Work required
Write the next part of the feedback on the SCP draft, picking up after its last sentence.

Page excerpt
########
First: multiple spelling errors. Copy it into a word processor and run a spell-check.
Second:
all personell assigned to containment of infectees and expungement of SCP-XXX-02
I get what you're going for here, but the word "expunge" is usually (if not always) used on this wiki to denote removal/destruction of information from the reports themselves. Maybe substitute the word "destruction" or "removal" here?
Third: don't say that 87% of infectees are sleeper agents, then immediately say they're assymptomatic. It makes them sound like spies. Just say that they're assymptomatic.
Fourth:
This fluid is colorless and opaque, and annihilates itself upon touching nonliving or inorganic matter, erasing both the liquid and an equal amount of the object from existence
Not sufficiently clinical. I suggest re-writing as something along the lines of "…and on contact with non-living or inorganic material, apparently annihilating itself and an equivalent mass of the material in contact with it."
########
Records taken from a dataset
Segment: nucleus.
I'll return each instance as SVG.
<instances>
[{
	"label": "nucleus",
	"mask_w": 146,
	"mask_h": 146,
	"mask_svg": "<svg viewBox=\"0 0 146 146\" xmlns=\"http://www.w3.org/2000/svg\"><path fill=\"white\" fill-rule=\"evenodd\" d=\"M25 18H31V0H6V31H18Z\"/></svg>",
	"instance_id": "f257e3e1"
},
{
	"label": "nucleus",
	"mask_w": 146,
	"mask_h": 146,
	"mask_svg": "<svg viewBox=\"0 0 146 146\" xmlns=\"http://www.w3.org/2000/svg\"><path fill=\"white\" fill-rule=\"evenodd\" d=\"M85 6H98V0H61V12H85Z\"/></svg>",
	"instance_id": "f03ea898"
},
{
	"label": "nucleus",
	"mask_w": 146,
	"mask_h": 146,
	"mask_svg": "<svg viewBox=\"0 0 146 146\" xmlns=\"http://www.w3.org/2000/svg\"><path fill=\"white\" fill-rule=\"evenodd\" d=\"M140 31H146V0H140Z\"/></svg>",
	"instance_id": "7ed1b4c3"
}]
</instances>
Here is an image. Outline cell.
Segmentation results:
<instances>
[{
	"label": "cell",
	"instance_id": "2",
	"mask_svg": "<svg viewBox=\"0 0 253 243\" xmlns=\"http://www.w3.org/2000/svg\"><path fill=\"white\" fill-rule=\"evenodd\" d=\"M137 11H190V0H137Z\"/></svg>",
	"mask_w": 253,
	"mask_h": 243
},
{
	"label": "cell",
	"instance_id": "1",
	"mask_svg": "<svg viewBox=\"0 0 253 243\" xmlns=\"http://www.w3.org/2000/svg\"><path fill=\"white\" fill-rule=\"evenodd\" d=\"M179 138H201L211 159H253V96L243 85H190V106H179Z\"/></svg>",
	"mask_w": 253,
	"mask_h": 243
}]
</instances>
########
Result below
Overall, the tone and formatting could use some work, but overall isn't bad. Just a quick proofread would be sufficient. As for the concept, don't black out the temp needed to neutralize it; that's definitely something the (in-universe) reader would need to know immediately. As for the catchment area (and that word seems odd to me, but that's just me), why is it glass? If the decaying fluid eats through anything until neutralized by temp/radiation, include those more clearly in the containment protocols. "Radiation traps" sounds like you're trapping radiation, not releasing it. Hell, if I'm reading this correctly, they could install X-ray machines and it would neutralize SCP-XXX-2.